To find real solutions of
$\left(\frac{9}{10}\right)^x = -3 + x -x^2$
I differentiate it to get
$\left(\frac {9}{10}\right)^x log(\frac{9}{10})-1 + 2x=0 $
As x goes to $+\infty$ this goes to $+\infty$ and as $x$ goes to $-\infty$ it goes to $-\infty$. So real root should be 1. But i am not sure whether it has more than 1.
Thanks
The function $-3+x-x^2$ is always negative, so there are no solutions.
Beside pre-kidney's answer which is clear, considering the function $$f(x)=\left(\frac{9}{10}\right)^x +3 -x+x^2$$ you properly obtained for the derivative $$f'(x)=\left(\frac {9}{10}\right)^x \log(\frac{9}{10})-1 + 2x$$ I shall add that $$f''(x)=\left(\frac{9}{10}\right)^x \log ^2\left(\frac{10}{9}\right)+2 $$ which is always positive.
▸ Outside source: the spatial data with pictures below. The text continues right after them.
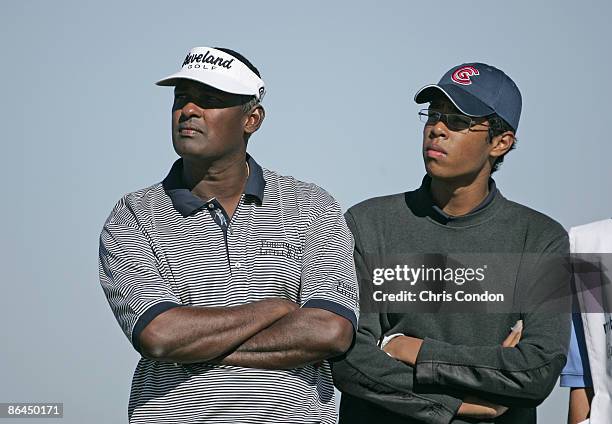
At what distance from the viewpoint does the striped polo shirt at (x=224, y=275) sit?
6504mm

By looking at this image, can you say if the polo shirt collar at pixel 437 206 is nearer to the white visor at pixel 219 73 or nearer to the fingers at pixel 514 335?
the fingers at pixel 514 335

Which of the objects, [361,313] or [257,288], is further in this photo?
[361,313]

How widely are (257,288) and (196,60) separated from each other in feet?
4.66

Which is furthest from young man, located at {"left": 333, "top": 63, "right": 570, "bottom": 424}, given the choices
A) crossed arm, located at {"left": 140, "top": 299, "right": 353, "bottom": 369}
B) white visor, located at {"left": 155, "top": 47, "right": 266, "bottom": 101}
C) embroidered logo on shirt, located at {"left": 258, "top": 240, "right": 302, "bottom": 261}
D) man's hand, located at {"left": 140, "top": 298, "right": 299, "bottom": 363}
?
white visor, located at {"left": 155, "top": 47, "right": 266, "bottom": 101}

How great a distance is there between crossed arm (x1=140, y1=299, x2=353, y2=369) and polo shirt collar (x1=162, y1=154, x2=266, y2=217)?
667mm

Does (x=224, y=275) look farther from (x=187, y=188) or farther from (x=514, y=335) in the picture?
(x=514, y=335)

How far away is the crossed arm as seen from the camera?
6.43 m

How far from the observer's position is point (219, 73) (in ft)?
23.5

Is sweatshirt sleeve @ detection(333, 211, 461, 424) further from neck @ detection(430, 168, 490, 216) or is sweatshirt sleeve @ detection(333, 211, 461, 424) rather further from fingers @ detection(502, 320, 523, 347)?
neck @ detection(430, 168, 490, 216)

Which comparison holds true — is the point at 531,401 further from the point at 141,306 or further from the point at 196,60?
the point at 196,60

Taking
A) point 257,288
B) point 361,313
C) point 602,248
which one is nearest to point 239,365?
point 257,288

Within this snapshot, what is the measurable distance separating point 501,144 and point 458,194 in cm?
44

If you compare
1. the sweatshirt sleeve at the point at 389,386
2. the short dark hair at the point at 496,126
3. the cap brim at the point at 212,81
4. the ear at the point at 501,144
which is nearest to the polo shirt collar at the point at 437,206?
the ear at the point at 501,144

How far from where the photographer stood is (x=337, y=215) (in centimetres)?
711
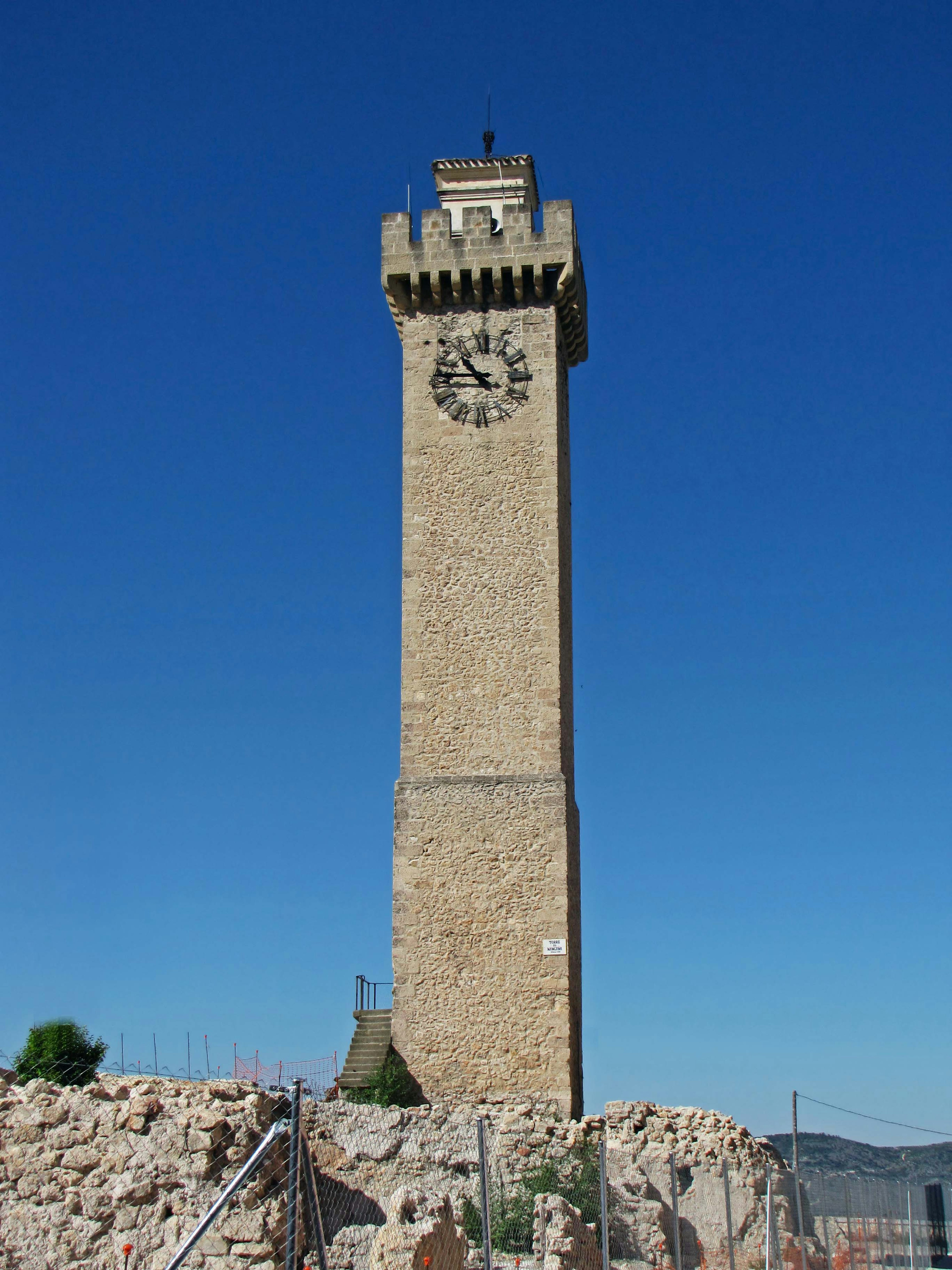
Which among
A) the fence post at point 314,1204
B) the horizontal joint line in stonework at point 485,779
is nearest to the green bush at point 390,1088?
the horizontal joint line in stonework at point 485,779

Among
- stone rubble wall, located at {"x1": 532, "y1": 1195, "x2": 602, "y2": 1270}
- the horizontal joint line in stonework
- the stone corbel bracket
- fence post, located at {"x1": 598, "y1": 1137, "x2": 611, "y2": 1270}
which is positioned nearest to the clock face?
the stone corbel bracket

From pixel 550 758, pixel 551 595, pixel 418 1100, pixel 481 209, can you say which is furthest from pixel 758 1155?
pixel 481 209

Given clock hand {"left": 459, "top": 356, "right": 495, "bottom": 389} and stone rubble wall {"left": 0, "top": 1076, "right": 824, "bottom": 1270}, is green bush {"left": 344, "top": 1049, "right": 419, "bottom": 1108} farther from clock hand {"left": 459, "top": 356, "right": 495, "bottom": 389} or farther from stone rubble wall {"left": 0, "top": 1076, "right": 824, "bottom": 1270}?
clock hand {"left": 459, "top": 356, "right": 495, "bottom": 389}

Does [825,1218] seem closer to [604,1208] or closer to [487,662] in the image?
[604,1208]

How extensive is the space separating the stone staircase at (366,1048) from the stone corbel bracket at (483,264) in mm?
10159

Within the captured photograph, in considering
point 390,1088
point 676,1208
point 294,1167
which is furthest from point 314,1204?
point 390,1088

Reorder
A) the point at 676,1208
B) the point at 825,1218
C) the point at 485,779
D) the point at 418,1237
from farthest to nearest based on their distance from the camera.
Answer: the point at 485,779 < the point at 825,1218 < the point at 676,1208 < the point at 418,1237

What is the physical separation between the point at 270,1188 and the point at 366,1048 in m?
7.85

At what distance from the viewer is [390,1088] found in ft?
57.3

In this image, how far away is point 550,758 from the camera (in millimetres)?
18859

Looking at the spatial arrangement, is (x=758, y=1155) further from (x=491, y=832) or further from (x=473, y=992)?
(x=491, y=832)

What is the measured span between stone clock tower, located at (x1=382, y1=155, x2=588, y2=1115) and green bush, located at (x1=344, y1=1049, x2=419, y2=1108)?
6.7 inches

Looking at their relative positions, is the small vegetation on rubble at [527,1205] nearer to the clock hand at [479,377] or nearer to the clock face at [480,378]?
the clock face at [480,378]

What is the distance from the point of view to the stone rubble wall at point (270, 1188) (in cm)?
1040
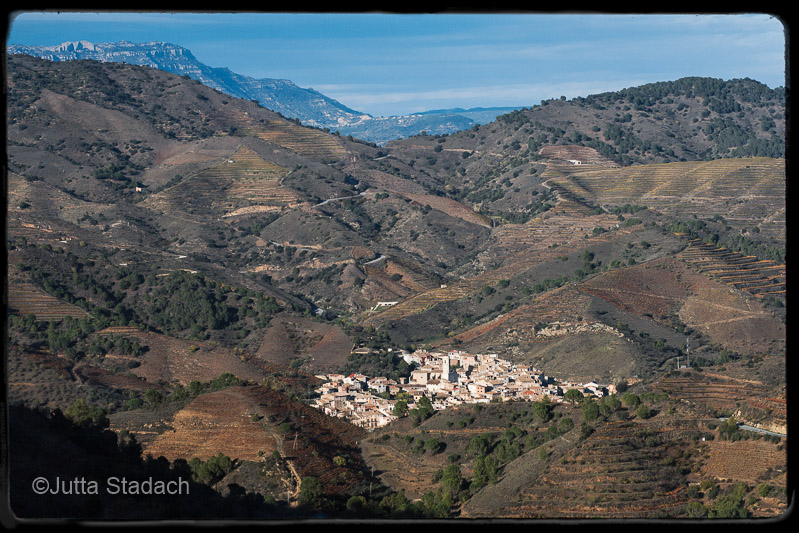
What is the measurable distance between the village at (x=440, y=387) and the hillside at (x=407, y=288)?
1.04 m

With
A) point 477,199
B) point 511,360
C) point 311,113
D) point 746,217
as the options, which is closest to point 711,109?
point 477,199

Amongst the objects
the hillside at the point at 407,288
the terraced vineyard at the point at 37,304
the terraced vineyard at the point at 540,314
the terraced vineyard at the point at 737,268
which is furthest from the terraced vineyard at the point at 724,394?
the terraced vineyard at the point at 37,304

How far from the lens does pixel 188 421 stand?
67.4ft

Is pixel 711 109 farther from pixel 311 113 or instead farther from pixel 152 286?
pixel 311 113

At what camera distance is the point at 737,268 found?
4291 centimetres

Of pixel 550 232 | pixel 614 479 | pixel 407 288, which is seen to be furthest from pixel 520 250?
pixel 614 479

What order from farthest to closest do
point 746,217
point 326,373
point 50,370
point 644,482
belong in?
point 746,217 → point 326,373 → point 50,370 → point 644,482

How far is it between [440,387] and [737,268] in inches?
701

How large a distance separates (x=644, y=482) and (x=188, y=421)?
33.2 feet

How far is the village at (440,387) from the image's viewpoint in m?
29.0

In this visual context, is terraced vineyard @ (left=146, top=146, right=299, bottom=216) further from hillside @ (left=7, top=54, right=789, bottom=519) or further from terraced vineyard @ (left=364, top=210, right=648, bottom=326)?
terraced vineyard @ (left=364, top=210, right=648, bottom=326)

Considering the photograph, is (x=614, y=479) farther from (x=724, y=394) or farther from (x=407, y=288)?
(x=407, y=288)

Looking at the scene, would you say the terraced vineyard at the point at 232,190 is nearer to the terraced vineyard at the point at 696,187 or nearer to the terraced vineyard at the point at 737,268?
the terraced vineyard at the point at 696,187

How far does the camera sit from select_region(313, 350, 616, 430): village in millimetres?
29016
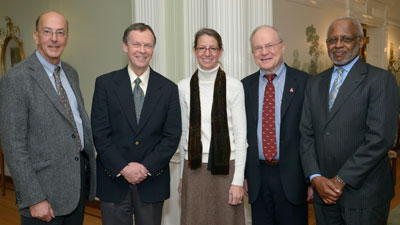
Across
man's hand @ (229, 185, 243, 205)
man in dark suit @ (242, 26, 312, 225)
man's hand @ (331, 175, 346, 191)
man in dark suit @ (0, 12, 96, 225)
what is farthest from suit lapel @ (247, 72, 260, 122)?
man in dark suit @ (0, 12, 96, 225)

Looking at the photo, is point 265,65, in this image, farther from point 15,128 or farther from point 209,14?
point 15,128

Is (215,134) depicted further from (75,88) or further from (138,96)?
(75,88)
The derivative cancels close to $x=0.450$ but, for this value, $f(x)=3.706$ and $f''(x)=2.010$. SO, the function just goes through this minimum point.
Edit
You probably noticed that $f(x)$ looks more or less like a parabola. Just for fun, let us build the Taylor series around $x=0$. We obtain $$f(x)=4- \left(1+\log \left(\frac{10}{9}\right)\right)x+ \left(1+\frac{1}{2} \log ^2\left(\frac{10}{9}\right)\right)x^2+O\left(x^3\right)$$ Plot the function and this approximation for $-10\leq x \leq 10$; you will be amazed to see how close they are.